All of the data, from the first line to the last, should be reproduced without alteration.

Dataset entries
[Start of section]
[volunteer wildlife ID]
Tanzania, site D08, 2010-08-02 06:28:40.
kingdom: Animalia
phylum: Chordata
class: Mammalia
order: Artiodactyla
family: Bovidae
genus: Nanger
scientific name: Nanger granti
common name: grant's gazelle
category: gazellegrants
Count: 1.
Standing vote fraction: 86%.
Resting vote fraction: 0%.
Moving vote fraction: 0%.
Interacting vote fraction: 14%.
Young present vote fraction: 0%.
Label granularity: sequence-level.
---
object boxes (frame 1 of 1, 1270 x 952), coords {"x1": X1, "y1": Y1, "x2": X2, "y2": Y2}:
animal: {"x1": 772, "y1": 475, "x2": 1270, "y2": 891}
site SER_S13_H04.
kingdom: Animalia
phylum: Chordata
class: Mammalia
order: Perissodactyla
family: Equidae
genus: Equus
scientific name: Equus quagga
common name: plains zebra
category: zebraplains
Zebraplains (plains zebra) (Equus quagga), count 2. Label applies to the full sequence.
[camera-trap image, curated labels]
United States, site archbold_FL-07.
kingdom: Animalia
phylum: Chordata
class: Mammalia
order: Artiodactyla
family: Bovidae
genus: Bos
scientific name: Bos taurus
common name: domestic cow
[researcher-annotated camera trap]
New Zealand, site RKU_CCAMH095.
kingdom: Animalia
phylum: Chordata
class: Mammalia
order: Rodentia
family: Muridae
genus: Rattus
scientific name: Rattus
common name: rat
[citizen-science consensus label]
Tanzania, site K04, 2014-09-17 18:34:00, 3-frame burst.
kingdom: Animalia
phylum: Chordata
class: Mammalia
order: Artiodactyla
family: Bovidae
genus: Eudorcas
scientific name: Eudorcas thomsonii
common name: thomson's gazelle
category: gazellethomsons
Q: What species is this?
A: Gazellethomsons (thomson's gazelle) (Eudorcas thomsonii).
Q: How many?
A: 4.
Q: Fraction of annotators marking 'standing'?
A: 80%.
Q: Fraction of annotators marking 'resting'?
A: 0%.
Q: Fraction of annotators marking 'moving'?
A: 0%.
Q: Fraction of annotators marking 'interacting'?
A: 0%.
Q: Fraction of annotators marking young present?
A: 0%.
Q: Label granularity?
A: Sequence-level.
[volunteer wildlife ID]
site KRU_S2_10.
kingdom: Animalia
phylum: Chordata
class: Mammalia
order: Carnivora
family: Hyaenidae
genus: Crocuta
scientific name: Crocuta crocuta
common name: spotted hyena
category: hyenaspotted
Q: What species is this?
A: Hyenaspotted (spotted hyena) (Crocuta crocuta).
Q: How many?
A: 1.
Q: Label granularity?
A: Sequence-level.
[End of section]
EXERCISE ANSWER
[volunteer wildlife ID]
Tanzania, site D08, 2010-08-02 06:28:40.
kingdom: Animalia
phylum: Chordata
class: Mammalia
order: Artiodactyla
family: Bovidae
genus: Nanger
scientific name: Nanger granti
common name: grant's gazelle
category: gazellegrants
Count: 1.
Standing vote fraction: 86%.
Resting vote fraction: 0%.
Moving vote fraction: 0%.
Interacting vote fraction: 14%.
Young present vote fraction: 0%.
Label granularity: sequence-level.
---
object boxes (frame 1 of 1, 1270 x 952), coords {"x1": X1, "y1": Y1, "x2": X2, "y2": Y2}:
animal: {"x1": 772, "y1": 475, "x2": 1270, "y2": 891}
site SER_S13_H04.
kingdom: Animalia
phylum: Chordata
class: Mammalia
order: Perissodactyla
family: Equidae
genus: Equus
scientific name: Equus quagga
common name: plains zebra
category: zebraplains
Zebraplains (plains zebra) (Equus quagga), count 2. Label applies to the full sequence.
[camera-trap image, curated labels]
United States, site archbold_FL-07.
kingdom: Animalia
phylum: Chordata
class: Mammalia
order: Artiodactyla
family: Bovidae
genus: Bos
scientific name: Bos taurus
common name: domestic cow
[researcher-annotated camera trap]
New Zealand, site RKU_CCAMH095.
kingdom: Animalia
phylum: Chordata
class: Mammalia
order: Rodentia
family: Muridae
genus: Rattus
scientific name: Rattus
common name: rat
[citizen-science consensus label]
Tanzania, site K04, 2014-09-17 18:34:00, 3-frame burst.
kingdom: Animalia
phylum: Chordata
class: Mammalia
order: Artiodactyla
family: Bovidae
genus: Eudorcas
scientific name: Eudorcas thomsonii
common name: thomson's gazelle
category: gazellethomsons
Q: What species is this?
A: Gazellethomsons (thomson's gazelle) (Eudorcas thomsonii).
Q: How many?
A: 4.
Q: Fraction of annotators marking 'standing'?
A: 80%.
Q: Fraction of annotators marking 'resting'?
A: 0%.
Q: Fraction of annotators marking 'moving'?
A: 0%.
Q: Fraction of annotators marking 'interacting'?
A: 0%.
Q: Fraction of annotators marking young present?
A: 0%.
Q: Label granularity?
A: Sequence-level.
[volunteer wildlife ID]
site KRU_S2_10.
kingdom: Animalia
phylum: Chordata
class: Mammalia
order: Carnivora
family: Hyaenidae
genus: Crocuta
scientific name: Crocuta crocuta
common name: spotted hyena
category: hyenaspotted
Q: What species is this?
A: Hyenaspotted (spotted hyena) (Crocuta crocuta).
Q: How many?
A: 1.
Q: Label granularity?
A: Sequence-level.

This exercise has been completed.